Source text:
## start
The Filibuster

 

Our usual indifference to language is a virtue and a vice. A virtue when we ease through words with unconscious fluency, a vice when we set upon words with unthinking presumption. They speak of filibusters, and they presume to know the word’s meaning. The filibuster must be condemned. Or vindicated. Destroyed. Or preserved. Reformed, curtailed, limited, weakened. It is a matter, they say, of pressing importance. But would we recognize the filibuster if we broke free from indifference? The filibuster is not simply, as one academic definition presumes, a “legislative behavior (or a threat of such behavior) intended to delay a collective decision for strategic gain.” That undifferentiating definition would serve the purpose of describing and delimiting a data set of dilatory parliamentary tactics, but it does not approach the distinctive character of the word filibuster. All filibusters are strategic dilatory tactics, but only some strategic dilatory tactics are filibusters.

Filibuster derives from the Dutch vrijbuiter. Like freebooter, its English cognate, a vrijbuiter was originally a plunderer of booty who ventured out free of both governmental sanction and constraint. It was this brazen daring beyond any established legal order that technically separated the freebooter from the privateer. Both seized and plundered, but only the privateer operated under the authority of a government by virtue of a Letter of Marque and Reprisal. The filibuster was simply a pirate. Of course, some pirates sailed and seized under the informal sanction of a government’s wink, and the privateer falling into the wrong hands might find his letter worth even less than a wink.

The old maritime filibuster acquired new terrestrial legs in the 19th century when, without any governmental authorization, private armies set out across Latin America and the Caribbean to wage wars of conquest and plunder. What these expeditions lacked in official sanction they sometimes partially made up for in winking public acclamation. Though they voyaged by boot rather than breeze, these marching filibusters were not so different from their old seafaring namesakes. The same criminal odor that hung once upon marauder ships now enveloped these invader camps; pirates of land not of sea, but pirates nonetheless.
## end
Required tasks:
(1) Answer these questions using the essay on the filibuster, one line each:
(a) From which language's word does "filibuster" derive?
(b) What document gave the privateer the authority of a government?
(c) In what century did the filibuster acquire "new terrestrial legs"?
(2) Reproduce the stretch of the essay on the filibuster from "Filibuster derives from" through "than a wink.".
(3) Resume the essay on the filibuster after its last sentence, carrying its line of thought forward.

Information shown:
## start
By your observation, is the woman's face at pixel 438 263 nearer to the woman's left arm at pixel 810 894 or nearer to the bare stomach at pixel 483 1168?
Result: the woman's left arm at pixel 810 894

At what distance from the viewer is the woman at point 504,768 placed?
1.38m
## end
The responses:
(1)
(a) Dutch (from vrijbuiter).
(b) A Letter of Marque and Reprisal.
(c) The 19th century.

(2)
Filibuster derives from the Dutch vrijbuiter. Like freebooter, its English cognate, a vrijbuiter was originally a plunderer of booty who ventured out free of both governmental sanction and constraint. It was this brazen daring beyond any established legal order that technically separated the freebooter from the privateer. Both seized and plundered, but only the privateer operated under the authority of a government by virtue of a Letter of Marque and Reprisal. The filibuster was simply a pirate. Of course, some pirates sailed and seized under the informal sanction of a government’s wink, and the privateer falling into the wrong hands might find his letter worth even less than a wink.

(3)
Without legal security, without government backing, without anything to guarantee safety or success, it required courage to venture beyond an order’s limits. And it required courage as well to place the high stakes wager implicit in every filibuster: your reputation, your livelihood, your freedom, and your life against the intensity of your own personal energy.

Even as the word slid into the domain of parliamentary procedure, filibuster retained its piratical implication. The parliamentary filibuster is, in essence, a form of legislative piracy. This is not because it is a capricious affront to majority rule, an insult to preponderant opinion, and an embarrassment to good and efficient government. It is because mounting a filibuster means, first, declaring oneself unbound by normal order and decorum, second, venturing out beyond the bounds of ordinary and positive institutional support, third, then turning around and asserting a prerogative to be seen and heard by that same institution, and finally fourth, exercising irregular means to negate ordinary parliamentary practice in order to commandeer institutional control. Even if this seizure of power is not strictly prohibited under the rules, even if it is not precisely illegal, a legislative filibuster still carries the odor of the illicit.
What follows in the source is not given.